AI can take you from an idea to a working app in an afternoon. It cannot take you from a working app to a running business. Tools like Lovable and the platforms that have followed have collapsed weeks of prototyping into hours, and for business leaders that is genuinely exciting. But there is a widening gap between what AI can create quickly and what an organisation can actually operate in production — and that gap is where a lot of businesses are getting caught out.
The Illusion of "Done"
AI tools are exceptional at generating working applications. Interfaces render, buttons click, data flows. The demo looks finished. But a working prototype is not the same as a production-ready system, and the difference is mostly made up of the things you cannot see in a demo: a proper environment strategy across development, test and production; deployment pipelines; monitoring and logging; and robust error handling. In short, the app works — but it is not yet operable. "It runs on my screen" and "it runs the business" are separated by exactly the work that does not show up in a prototype.
The Architecture Problem
AI tools optimise for speed, not for long-term design, and it shows in the patterns they reach for by default. We regularly see apps built on choices that are fine for a demo but wrong for the long run — for example, defaulting to plain React for everything when something like Next.js would deliver better performance, routing and SEO out of the box. These decisions are invisible in a prototype and expensive in production, because by the time they start to hurt, real users and real data are already depending on them.
The Hidden Cost Curve
AI development looks cheap at the start, and that is part of the trap. As usage grows, token consumption climbs, inefficient calls multiply, and operating costs become difficult to predict. What began as a low-cost experiment can quietly turn into an expensive system to run — one whose monthly bill nobody signed off on, because the original prototype never had a cost model behind it.

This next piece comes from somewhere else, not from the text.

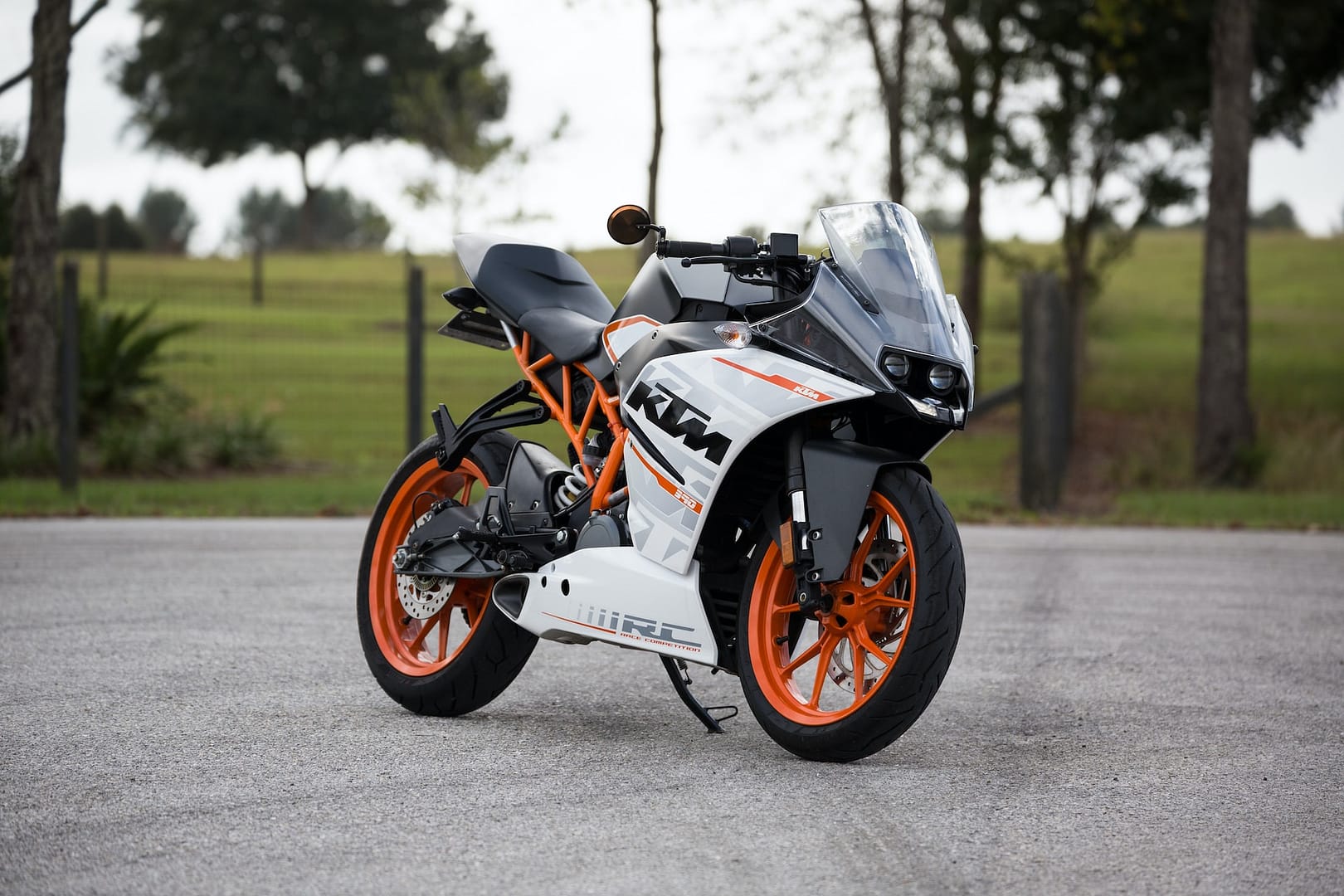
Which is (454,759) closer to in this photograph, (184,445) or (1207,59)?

Security and Compliance Gaps
Particularly in regulated industries, AI-generated apps tend to arrive missing the things regulators care about most: identity and access control models, audit trails, and data governance. These are not optional extras to be bolted on later. They are fundamental requirements, and retrofitting them into a system that was not designed for them is far harder than building them in from the start.
The AI Reality Curve
The pattern across all of this is consistent. AI is at its strongest at the very beginning of the journey and gets progressively weaker as you move toward something real. Generating an idea or a prototype? Excellent. Standing up an MVP? Good. Getting to production? Weak. Operating at scale? Poor. The further you travel toward production and scale — as the graphic above illustrates — the more genuine engineering expertise the work demands.
This is also how to make sense of the headline number. AI can get you roughly 60% of the way there faster than ever before, precisely because that first 60% is the front-loaded, generative part of the work it excels at. The remaining 40% — the part that makes something reliable, scalable and safe — sits on the weak end of the curve, and that is where the effort, the cost and the expertise concentrate.
Where AI Delivers Real Value
None of this is an argument against AI. Used well, these tools are genuinely powerful: for rapid prototyping with stakeholders, for validating ideas quickly before you commit budget, and for accelerating experienced developers who know what good looks like. The key word is experienced. AI does not replace engineering discipline — it amplifies it. In capable hands it is a force multiplier; in the wrong hands it multiplies the mistakes just as fast.
Where Consulting Fits Now
The role of consulting and development has shifted significantly as AI app development has taken off. It is no longer about simply building software — AI has commoditised the first draft. The value now lies in taking something that works in a demo and turning it into something that works in the real world. In practice that means validating the architecture, selecting the right platforms, designing deliberately for cost, security and scale, and preparing systems for long-term support.
Concretely, a production-ready handover is where we close the gaps the prototype left open. That is the checklist we apply:
- A clear environment strategy across development, test and production, with deployment pipelines that make releases repeatable and safe.
- Monitoring, logging and alerting, so you find problems before your users do.
- Robust error handling and a tested approach to failure, backups and recovery.
- Identity and access control, audit trails and data governance — built in, not bolted on.
- An architecture and cost model designed for how the system will actually be used as it grows.
Final Thought
AI can get you to 60% faster than ever before. But the final 40% — the part that makes something reliable, scalable and safe — is where the real work begins. That final 40% is exactly what we do.